EXCERPT TO READ START

Question

Consider a spherical container of inner radius \(r_{1}\), outer radius \(r_{2}\), and thermal conductivity \(k\). Express the boundary condition on the inner surface of the container for steady onedimensional conduction for the following cases: (a) specified temperature of \(50^{\circ} \mathrm{C}\), (b) specified heat flux of \(30 \mathrm{~W} / \mathrm{m}^{2}\) toward the center, (c) convection to a medium at \(T_{\infty}\) with a heat transfer coefficient of \(h\).

Short answer

Case (a) is specified by a temperature of \(50^{\circ} \mathrm{C}\). Case (b) is specified by a heat flux of \(30 \mathrm{~W} / \mathrm{m}^{2}\) toward the center. Case (c) includes convection to a medium at \(T_{\infty}\) with a heat transfer coefficient of \(h\). Answer: The boundary conditions for each case are: Case (a): \(T\left(r_{1}\right) = 50^{\circ} \mathrm{C}\) Case (b): \(-k\frac{\partial T}{\partial r}\biggr|_{r=r_1} = -30 \mathrm{~W} / \mathrm{m}^{2}\) Case (c): \(-k\frac{\partial T}{\partial r}\biggr|_{r=r_1} = h\left(T - T_{\infty}\right)\biggr|_{r=r_1}\)

Step-by-step solution

General Heat Conduction Equation

The generic heat conduction equation in spherical coordinates is given by: $$ \frac{1}{r^2}\frac{\partial}{\partial r}\left(r^2k\frac{\partial T}{\partial r}\right) = 0 $$ Since it is steady and one-dimensional, there is no time or angle variation, so we are left with only the left side of the equation to solve.

Boundary Condition for Case (a)

In Case (a), the specified inner surface temperature is \(50^{\circ} \mathrm{C}\). This means that the boundary condition for this case is simply a Dirichlet condition, where the temperature at the inner surface is given. Therefore, $$ T\left(r_{1}\right) = 50^{\circ} \mathrm{C} $$

Boundary Condition for Case (b)

EXCERPT TO READ END
ENTRIES SHOWN START

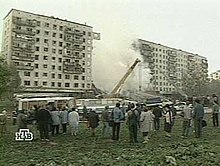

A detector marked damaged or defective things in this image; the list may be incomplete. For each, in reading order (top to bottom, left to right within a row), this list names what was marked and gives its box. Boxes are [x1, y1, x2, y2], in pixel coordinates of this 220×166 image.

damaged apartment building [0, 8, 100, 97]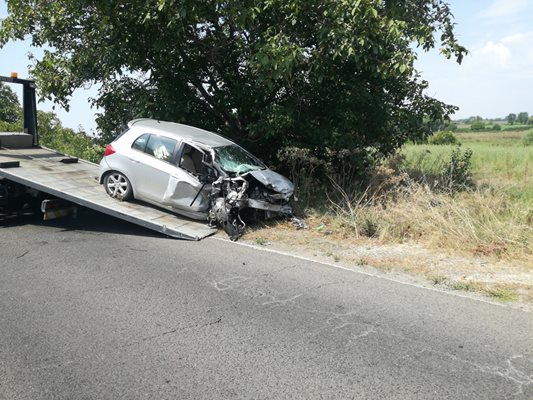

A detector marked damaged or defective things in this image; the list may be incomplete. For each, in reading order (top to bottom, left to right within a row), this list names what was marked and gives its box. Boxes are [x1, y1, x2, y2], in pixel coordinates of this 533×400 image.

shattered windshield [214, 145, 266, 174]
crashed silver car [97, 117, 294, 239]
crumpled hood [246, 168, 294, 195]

ENTRIES SHOWN END
ENTRIES SHOWN START

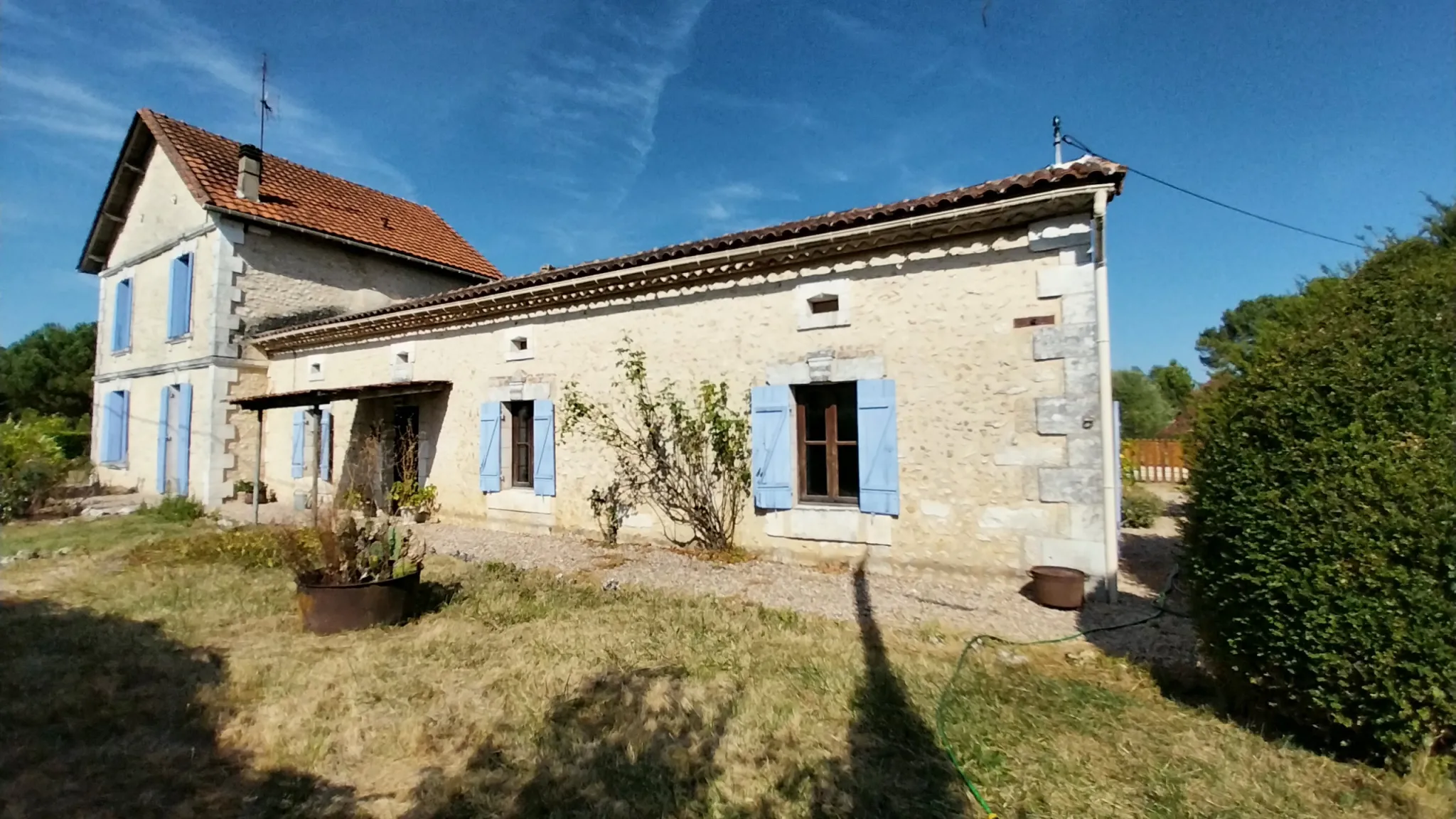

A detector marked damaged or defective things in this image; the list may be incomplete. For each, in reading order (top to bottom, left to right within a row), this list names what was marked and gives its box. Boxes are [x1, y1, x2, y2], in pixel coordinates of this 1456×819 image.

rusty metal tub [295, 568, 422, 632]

ENTRIES SHOWN END

## WHAT IS EXPECTED
Answer these from the spherical container problem:
(a) What temperature is given for the inner surface in case (a)?
(b) What type of condition does the step-by-step solution call the boundary condition for case (a)?
(c) In which direction does the 30 W/m² heat flux in case (b) point?

## RESPONSE
(a) 50 °C
(b) A Dirichlet condition
(c) Toward the center